* Task prompt
Scan the material below and report how many lines include the string "scope"; nothing else belongs in the reply.

* Data for the task

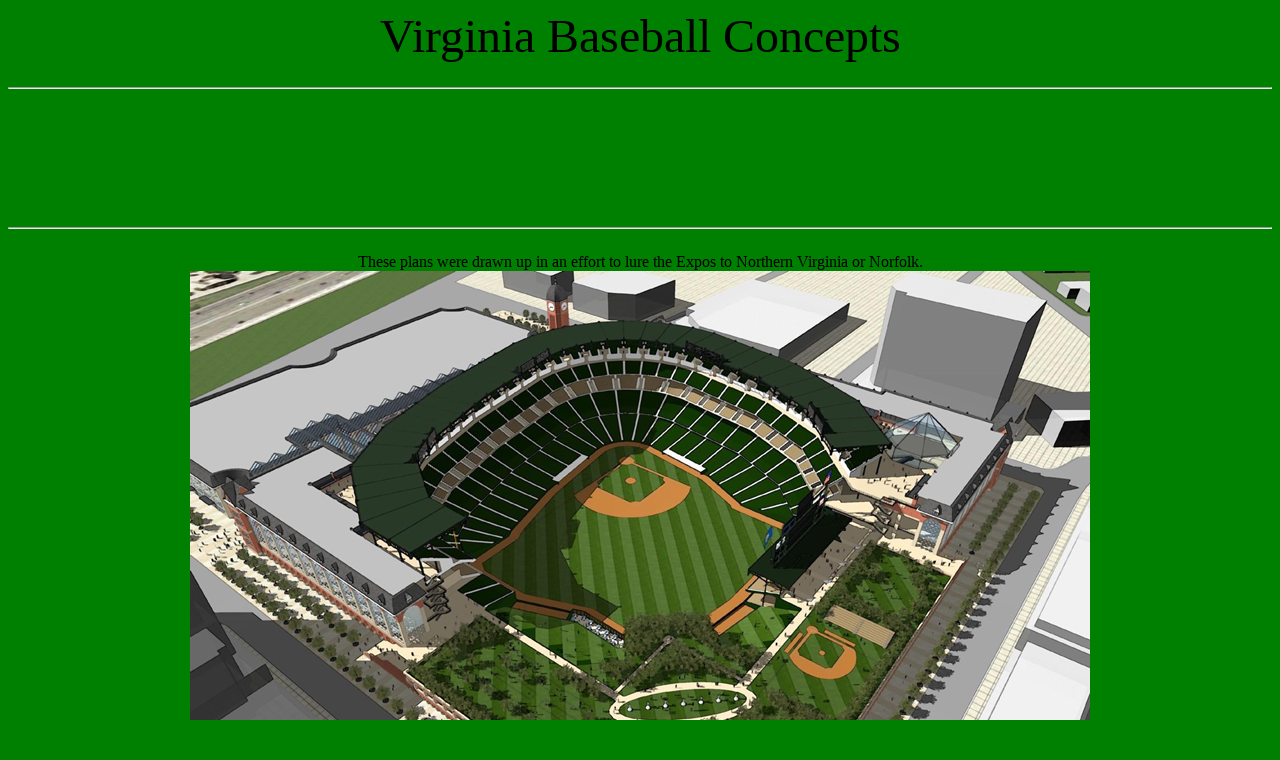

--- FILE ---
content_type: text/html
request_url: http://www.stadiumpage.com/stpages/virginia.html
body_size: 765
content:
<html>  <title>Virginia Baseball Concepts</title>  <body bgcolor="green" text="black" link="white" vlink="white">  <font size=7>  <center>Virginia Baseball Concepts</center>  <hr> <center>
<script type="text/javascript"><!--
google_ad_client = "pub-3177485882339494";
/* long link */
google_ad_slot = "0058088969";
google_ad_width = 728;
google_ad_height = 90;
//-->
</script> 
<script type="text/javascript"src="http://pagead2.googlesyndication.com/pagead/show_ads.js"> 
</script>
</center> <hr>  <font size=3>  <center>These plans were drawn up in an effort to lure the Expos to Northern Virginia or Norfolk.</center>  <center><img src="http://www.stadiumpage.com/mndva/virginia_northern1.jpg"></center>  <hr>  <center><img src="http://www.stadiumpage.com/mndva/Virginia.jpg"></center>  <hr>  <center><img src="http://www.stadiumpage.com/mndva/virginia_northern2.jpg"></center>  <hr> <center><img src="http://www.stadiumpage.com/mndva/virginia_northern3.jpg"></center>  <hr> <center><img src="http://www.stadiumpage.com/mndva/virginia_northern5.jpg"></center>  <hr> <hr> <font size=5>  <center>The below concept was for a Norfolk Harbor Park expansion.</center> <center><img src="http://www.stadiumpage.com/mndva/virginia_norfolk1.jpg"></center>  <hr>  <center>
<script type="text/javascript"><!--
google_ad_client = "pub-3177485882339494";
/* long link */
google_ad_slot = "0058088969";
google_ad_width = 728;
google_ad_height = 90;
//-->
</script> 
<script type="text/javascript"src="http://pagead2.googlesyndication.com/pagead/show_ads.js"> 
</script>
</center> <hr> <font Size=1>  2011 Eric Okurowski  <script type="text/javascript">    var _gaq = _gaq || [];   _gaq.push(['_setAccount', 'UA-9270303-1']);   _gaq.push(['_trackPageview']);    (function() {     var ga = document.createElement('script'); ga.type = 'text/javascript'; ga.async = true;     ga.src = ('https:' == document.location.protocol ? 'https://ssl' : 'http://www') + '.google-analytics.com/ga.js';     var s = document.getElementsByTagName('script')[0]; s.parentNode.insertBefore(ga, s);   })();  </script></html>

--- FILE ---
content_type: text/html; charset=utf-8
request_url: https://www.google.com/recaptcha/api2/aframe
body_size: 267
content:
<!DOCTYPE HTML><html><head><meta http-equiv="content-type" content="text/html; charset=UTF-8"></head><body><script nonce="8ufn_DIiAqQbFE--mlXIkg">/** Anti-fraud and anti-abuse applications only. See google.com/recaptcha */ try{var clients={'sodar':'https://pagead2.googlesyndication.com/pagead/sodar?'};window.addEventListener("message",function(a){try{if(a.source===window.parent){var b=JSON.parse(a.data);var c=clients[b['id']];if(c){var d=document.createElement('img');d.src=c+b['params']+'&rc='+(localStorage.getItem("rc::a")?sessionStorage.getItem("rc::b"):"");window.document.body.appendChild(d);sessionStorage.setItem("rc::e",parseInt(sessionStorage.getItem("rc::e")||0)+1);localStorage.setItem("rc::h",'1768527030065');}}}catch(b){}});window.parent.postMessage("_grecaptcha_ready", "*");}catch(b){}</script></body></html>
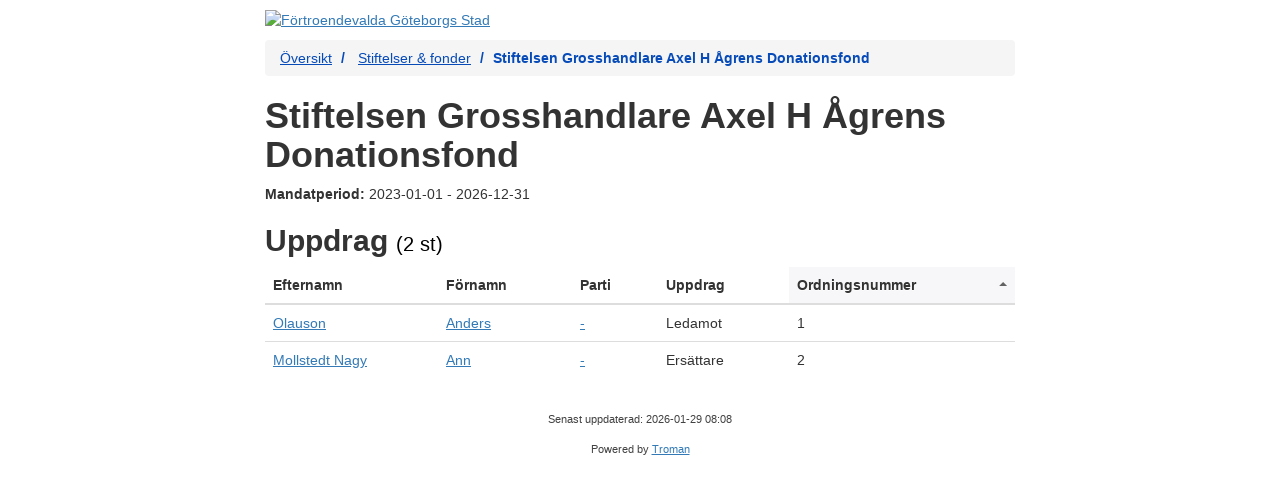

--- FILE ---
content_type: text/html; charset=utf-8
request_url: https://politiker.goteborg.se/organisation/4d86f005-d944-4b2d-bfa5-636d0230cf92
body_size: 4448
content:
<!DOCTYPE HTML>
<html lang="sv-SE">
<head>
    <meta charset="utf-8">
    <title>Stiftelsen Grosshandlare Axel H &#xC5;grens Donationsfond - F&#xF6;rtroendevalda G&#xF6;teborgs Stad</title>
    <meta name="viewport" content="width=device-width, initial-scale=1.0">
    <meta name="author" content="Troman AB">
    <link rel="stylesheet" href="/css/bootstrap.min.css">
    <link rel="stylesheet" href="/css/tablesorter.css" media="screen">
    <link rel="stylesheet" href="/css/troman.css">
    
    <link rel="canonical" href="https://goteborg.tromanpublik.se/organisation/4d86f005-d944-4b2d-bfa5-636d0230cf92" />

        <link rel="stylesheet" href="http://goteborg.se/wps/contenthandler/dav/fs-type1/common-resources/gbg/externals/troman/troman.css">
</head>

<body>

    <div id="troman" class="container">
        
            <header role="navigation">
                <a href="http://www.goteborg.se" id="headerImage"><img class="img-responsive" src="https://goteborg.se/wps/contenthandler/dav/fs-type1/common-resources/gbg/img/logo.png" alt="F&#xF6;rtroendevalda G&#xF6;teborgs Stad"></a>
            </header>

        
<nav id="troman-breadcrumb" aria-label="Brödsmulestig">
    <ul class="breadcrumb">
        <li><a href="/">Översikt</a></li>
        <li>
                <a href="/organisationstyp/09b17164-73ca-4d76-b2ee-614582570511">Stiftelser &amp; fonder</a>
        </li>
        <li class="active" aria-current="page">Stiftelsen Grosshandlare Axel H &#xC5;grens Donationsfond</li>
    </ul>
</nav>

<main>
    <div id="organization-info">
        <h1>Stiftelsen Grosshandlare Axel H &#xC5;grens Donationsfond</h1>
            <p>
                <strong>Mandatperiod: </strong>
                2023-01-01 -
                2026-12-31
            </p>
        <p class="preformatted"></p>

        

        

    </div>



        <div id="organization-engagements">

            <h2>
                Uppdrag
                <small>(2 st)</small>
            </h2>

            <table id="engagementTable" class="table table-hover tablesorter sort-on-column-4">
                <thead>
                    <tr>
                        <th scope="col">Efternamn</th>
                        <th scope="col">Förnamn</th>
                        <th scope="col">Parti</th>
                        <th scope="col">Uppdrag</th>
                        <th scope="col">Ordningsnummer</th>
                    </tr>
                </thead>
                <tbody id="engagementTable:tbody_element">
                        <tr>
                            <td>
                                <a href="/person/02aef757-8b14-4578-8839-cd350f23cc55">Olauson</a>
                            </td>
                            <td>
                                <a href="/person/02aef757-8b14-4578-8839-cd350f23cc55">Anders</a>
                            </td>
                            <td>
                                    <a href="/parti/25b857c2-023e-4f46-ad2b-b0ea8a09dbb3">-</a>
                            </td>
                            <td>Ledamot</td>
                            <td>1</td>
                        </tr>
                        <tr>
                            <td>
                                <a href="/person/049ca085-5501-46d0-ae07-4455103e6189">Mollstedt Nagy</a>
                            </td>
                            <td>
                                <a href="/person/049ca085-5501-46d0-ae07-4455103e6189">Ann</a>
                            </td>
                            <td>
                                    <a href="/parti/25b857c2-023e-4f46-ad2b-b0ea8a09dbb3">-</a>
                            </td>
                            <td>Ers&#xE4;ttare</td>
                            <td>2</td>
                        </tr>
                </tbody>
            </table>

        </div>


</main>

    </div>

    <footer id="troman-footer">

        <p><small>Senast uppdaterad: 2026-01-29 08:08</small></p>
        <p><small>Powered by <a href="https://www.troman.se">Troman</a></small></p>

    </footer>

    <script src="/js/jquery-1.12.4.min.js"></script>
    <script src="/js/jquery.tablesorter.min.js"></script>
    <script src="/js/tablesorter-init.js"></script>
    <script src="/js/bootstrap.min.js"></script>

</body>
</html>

* Exercise solution
5